Study shows pain is gender-specific

Study shows pain is gender-specific

Recent studies on male and female mice show each sex responds to pain differently.

Ask any woman who’s experienced natural birth or any man who’s experienced a migraine and they’ll tell you – their pain tolerance is higher than most.

Researchers at the University of Alabama at Birmingham (UAB), conducted a study using both male and female mice and have now determined that pain responses are actually different in males and females – with each sex using different biological systems to process pain, each altered by gender-based hormones.

According to recent CDC health statistics, “women are more likely to experience several kinds of pain than men, especially in the head and back” with women also having a more likely chance at experiencing migraines and headaches.

“Realizing that females likely process pain differently than males will allow us to focus on creating alternate pain therapies for each sex,” said researcher Robert Sorge, an assistant professor in the Department of Psychology in UAB’s College of Arts and Sciences, “This study has helped us uncover that need.”
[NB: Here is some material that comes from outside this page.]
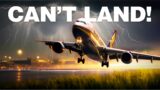 “We Must Land NOW!!” The Incredible Story of Singapore Airlines Flight 319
Other studies have shown that the immune system may play a larger role in pain management, working in tandem with the nervous system.

“Given that women greatly outnumber men as sufferers of chronic pain, one might wonder why it is that this sex difference was not noted until now,” Sorge said. “The reason is that, as in most pain research, the overwhelming majority of the studies of microglia and pain were performed only on male rats and mice.”